Is Indonesia Ditching the US Dollar?
The global landscape of international trade is shifting, with nations increasingly looking beyond the US dollar. Trump’s presidency, marked by aggressive tariff policies, has spurred a movement towards de-dollarization, and Indonesia’s recent announcement signals a potential major blow to the US dollar’s dominance.
Indonesia Takes a Stand Against USD
In a landmark decision, Indonesia has announced it will no longer use the US dollar for trade with India. Instead, the two nations plan to utilize their local currencies, the Indonesian Rupiah and the Indian Rupee, in all bilateral transactions. This strategic move, confirmed in a joint statement released after a meeting between Indian President Prabowo Subianto and Indian Prime Minister Narendra Modi, reinforces Jakarta’s commitment to financial autonomy and potentially sets a precedent for broader moves towards de-dollarization.

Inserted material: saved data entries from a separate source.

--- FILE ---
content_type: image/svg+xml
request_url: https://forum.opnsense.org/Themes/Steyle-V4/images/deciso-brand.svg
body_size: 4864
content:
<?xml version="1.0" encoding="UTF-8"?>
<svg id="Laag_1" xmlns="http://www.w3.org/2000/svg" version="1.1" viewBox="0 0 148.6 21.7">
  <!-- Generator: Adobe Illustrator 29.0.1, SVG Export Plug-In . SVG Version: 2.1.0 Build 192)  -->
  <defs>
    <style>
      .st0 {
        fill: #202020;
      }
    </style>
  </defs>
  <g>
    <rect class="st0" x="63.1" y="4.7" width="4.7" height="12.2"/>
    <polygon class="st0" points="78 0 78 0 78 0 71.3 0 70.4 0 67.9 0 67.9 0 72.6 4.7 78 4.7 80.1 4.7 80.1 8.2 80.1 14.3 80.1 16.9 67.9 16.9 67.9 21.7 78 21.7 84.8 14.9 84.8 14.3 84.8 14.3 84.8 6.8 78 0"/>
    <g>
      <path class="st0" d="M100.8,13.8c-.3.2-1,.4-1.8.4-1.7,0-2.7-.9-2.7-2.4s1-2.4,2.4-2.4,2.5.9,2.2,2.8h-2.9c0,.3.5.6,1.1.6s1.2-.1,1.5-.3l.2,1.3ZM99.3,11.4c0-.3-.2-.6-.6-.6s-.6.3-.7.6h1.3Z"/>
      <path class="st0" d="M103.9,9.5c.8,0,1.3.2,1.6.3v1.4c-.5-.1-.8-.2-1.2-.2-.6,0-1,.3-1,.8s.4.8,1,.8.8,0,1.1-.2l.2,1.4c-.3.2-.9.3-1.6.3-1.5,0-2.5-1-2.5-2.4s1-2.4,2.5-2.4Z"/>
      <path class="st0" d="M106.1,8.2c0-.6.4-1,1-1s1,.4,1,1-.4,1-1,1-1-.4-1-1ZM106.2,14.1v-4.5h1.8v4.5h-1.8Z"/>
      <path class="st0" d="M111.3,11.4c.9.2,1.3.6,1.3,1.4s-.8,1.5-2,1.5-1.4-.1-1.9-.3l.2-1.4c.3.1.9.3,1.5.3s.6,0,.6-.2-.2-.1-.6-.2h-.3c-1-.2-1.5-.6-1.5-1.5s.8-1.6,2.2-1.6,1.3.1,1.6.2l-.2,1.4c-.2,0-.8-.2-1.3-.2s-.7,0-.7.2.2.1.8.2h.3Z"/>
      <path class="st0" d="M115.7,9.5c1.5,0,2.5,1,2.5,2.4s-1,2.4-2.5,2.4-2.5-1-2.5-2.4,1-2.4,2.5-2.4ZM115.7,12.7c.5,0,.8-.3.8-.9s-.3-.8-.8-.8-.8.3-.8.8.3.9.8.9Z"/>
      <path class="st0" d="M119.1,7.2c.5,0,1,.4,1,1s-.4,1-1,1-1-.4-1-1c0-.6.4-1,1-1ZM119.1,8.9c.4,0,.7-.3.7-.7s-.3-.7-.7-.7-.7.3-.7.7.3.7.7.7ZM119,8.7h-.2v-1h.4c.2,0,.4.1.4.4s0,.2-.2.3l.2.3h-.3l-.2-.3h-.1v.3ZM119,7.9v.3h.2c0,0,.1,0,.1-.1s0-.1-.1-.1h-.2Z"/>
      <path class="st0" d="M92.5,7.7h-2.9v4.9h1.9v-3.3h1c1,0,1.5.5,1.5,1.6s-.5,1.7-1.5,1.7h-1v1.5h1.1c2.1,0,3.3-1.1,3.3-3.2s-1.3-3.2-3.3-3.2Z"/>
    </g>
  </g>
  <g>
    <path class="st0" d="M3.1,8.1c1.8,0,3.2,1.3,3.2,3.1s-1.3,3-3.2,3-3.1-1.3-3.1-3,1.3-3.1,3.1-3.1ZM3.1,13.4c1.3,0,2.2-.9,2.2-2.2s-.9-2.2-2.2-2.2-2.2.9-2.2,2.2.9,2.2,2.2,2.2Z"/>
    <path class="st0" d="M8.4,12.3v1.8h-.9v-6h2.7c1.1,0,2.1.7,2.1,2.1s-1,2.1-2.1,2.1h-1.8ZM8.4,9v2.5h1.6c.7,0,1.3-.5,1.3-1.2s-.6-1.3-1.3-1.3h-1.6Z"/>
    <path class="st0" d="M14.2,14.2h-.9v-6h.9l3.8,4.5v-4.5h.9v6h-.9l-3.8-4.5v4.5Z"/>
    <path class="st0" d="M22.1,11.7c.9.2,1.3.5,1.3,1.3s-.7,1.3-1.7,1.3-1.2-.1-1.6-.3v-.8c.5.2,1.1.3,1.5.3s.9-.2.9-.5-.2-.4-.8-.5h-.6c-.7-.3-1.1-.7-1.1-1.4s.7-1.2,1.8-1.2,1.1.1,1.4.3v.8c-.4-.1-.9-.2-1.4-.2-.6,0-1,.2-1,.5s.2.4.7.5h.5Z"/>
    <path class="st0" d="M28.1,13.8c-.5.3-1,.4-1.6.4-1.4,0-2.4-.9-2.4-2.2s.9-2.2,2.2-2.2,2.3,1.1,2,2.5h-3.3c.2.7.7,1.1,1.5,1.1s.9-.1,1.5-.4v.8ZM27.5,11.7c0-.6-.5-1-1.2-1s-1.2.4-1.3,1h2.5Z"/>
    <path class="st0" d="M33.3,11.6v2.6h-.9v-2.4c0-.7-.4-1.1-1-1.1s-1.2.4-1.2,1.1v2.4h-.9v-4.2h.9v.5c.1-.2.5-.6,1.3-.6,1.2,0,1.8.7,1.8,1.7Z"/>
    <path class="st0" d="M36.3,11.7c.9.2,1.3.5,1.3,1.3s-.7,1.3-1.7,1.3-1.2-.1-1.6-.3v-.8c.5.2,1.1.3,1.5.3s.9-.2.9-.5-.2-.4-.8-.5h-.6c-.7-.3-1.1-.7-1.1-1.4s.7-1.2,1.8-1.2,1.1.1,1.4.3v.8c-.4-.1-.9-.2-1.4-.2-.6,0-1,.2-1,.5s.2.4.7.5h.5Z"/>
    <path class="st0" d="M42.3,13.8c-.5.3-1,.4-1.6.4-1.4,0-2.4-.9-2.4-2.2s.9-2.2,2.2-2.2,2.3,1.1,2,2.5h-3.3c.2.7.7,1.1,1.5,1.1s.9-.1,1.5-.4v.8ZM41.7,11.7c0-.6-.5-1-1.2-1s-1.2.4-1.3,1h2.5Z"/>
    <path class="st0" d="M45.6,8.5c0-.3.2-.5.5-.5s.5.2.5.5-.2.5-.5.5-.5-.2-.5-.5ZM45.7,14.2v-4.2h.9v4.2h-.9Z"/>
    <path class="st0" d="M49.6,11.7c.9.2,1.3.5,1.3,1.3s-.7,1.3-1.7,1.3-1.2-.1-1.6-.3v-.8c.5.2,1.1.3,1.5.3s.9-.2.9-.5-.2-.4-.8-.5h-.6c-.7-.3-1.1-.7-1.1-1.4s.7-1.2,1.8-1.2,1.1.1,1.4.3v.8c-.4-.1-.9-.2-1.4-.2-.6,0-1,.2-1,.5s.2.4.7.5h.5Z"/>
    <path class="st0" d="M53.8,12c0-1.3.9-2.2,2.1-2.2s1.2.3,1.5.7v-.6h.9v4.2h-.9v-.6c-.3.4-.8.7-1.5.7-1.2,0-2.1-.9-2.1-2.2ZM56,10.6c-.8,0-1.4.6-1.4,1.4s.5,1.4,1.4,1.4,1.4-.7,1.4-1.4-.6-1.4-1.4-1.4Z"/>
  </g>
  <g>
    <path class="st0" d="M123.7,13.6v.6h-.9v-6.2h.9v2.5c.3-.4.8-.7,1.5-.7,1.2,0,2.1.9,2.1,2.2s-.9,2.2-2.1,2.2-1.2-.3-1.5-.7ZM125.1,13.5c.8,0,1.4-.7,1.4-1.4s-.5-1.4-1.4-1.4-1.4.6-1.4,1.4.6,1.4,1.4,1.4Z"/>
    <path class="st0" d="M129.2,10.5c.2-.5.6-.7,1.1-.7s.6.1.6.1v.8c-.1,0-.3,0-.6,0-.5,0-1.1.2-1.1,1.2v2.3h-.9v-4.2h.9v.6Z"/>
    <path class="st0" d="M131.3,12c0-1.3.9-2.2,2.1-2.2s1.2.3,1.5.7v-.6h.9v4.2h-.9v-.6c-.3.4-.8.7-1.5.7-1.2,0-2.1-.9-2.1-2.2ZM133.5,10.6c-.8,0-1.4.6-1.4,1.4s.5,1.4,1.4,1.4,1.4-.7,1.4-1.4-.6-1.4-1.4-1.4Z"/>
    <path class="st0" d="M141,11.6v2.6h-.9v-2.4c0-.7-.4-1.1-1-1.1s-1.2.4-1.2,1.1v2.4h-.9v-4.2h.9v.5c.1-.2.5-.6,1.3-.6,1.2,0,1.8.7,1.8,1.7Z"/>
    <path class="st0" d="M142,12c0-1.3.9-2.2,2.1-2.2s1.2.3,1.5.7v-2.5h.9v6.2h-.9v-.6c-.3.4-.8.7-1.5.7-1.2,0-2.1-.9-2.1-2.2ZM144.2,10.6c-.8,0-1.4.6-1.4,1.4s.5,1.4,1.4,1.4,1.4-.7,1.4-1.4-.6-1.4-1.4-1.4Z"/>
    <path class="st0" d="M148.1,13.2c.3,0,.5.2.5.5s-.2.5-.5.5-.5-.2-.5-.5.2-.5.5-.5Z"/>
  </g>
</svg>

This move signals a broader trend away from dollar-dominated trade, driven by concerns over economic stability and increasing reliance on alternative currencies. Indonesia’s leading role in this shift could have far-reaching implications for the future of global finance.
Indonesia Aims to Expand Local Currency Trade Further
Indonesia isn’t stopping there. Jakarta Globe reports that Indonesia is also in discussions with other major economies, including China, Japan, Malaysia, and Thailand, to explore local currency transactions. Remarkably, diplomatic efforts are underway also with Russia to integrate the Ruble into bilateral trade.
It’s clear that Indonesia, under the banner of promoting financial autonomy and economic resilience, is making a bold move. Will more nations follow suit? This question remains unanswered, but one thing is certain: the global financial order is ripe for change.